Short exercise: Reproduce word for word the lines below, starting at the line that contains "From the camera, what" and ending with the last line.

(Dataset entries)
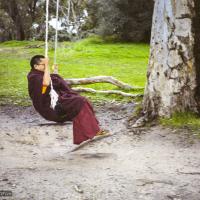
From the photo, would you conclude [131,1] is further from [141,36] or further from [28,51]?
[28,51]

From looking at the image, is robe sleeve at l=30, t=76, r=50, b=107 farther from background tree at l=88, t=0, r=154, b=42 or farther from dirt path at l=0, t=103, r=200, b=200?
background tree at l=88, t=0, r=154, b=42

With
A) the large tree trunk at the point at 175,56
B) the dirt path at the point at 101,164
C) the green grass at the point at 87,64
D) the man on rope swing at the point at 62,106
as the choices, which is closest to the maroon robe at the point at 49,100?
the man on rope swing at the point at 62,106

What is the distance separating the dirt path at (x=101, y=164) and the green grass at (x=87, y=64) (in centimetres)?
323

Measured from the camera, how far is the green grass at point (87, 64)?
13.8m

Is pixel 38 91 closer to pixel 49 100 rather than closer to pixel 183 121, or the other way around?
pixel 49 100

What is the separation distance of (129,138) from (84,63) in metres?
10.7

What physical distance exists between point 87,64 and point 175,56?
10.1 m

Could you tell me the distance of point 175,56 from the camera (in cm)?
866

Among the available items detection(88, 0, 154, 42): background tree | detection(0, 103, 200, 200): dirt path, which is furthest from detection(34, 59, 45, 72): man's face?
detection(88, 0, 154, 42): background tree

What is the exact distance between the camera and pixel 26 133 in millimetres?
9055

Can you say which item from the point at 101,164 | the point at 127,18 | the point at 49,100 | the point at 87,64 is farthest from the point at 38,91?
the point at 127,18

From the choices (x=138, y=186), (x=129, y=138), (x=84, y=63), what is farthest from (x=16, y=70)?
(x=138, y=186)

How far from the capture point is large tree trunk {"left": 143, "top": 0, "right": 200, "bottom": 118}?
28.4ft

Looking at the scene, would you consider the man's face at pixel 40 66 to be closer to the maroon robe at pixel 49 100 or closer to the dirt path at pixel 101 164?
the maroon robe at pixel 49 100
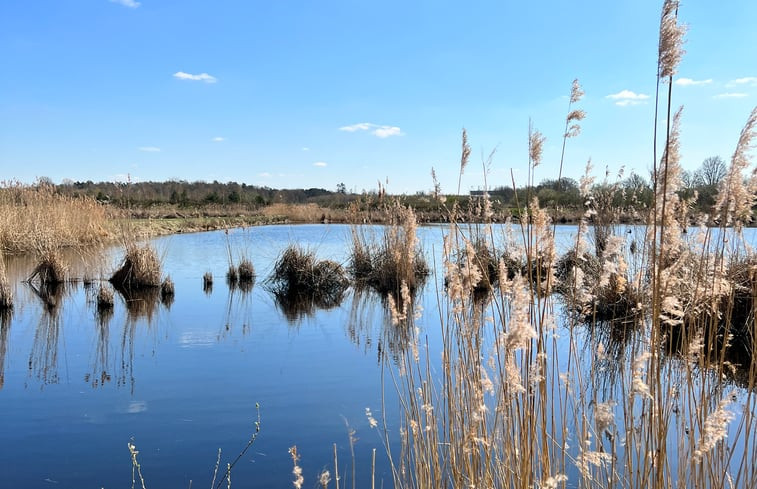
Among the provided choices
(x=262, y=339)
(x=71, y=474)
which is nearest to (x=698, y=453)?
(x=71, y=474)

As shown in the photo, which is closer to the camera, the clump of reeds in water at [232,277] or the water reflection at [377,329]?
the water reflection at [377,329]

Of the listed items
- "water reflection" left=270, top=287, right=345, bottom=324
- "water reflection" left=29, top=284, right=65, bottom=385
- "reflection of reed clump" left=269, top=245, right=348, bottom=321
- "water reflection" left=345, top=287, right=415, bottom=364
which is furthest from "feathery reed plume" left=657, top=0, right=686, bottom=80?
"reflection of reed clump" left=269, top=245, right=348, bottom=321

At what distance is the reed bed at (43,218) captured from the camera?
1236cm

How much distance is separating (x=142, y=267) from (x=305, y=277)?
2629mm

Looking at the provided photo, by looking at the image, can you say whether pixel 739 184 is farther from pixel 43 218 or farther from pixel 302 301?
pixel 43 218

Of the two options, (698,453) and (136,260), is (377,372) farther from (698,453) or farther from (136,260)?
(136,260)

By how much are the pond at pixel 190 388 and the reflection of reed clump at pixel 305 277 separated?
1267 mm

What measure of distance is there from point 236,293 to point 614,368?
20.2ft

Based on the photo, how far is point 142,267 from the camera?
352 inches

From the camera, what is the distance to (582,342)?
572 centimetres

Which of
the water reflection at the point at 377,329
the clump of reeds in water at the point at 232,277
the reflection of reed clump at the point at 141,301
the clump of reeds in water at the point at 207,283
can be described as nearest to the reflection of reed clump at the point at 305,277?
the clump of reeds in water at the point at 232,277

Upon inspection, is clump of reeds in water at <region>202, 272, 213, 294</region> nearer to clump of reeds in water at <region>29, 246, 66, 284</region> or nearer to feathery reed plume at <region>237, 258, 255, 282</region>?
feathery reed plume at <region>237, 258, 255, 282</region>

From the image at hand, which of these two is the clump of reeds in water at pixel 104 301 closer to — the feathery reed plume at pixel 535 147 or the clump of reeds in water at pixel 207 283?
the clump of reeds in water at pixel 207 283

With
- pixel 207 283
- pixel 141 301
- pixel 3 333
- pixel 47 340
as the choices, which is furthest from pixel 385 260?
pixel 3 333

Response:
From the camera, what is the distance to (582,342)?
572 centimetres

Which of
the water reflection at the point at 377,329
the clump of reeds in water at the point at 232,277
the reflection of reed clump at the point at 141,301
the clump of reeds in water at the point at 207,283
can be described as nearest to the reflection of reed clump at the point at 305,277?
the clump of reeds in water at the point at 232,277

Upon inspection, is clump of reeds in water at <region>202, 272, 213, 294</region> nearer to clump of reeds in water at <region>29, 246, 66, 284</region> or nearer to feathery reed plume at <region>237, 258, 255, 282</region>?
feathery reed plume at <region>237, 258, 255, 282</region>

From the image at hand, which of these two is the clump of reeds in water at pixel 104 301 closer to — the feathery reed plume at pixel 535 147 or the clump of reeds in water at pixel 207 283?
the clump of reeds in water at pixel 207 283

With
- pixel 207 283
- pixel 141 301
- pixel 3 333
- pixel 47 340
as the choices, which is furthest from pixel 385 260?
pixel 3 333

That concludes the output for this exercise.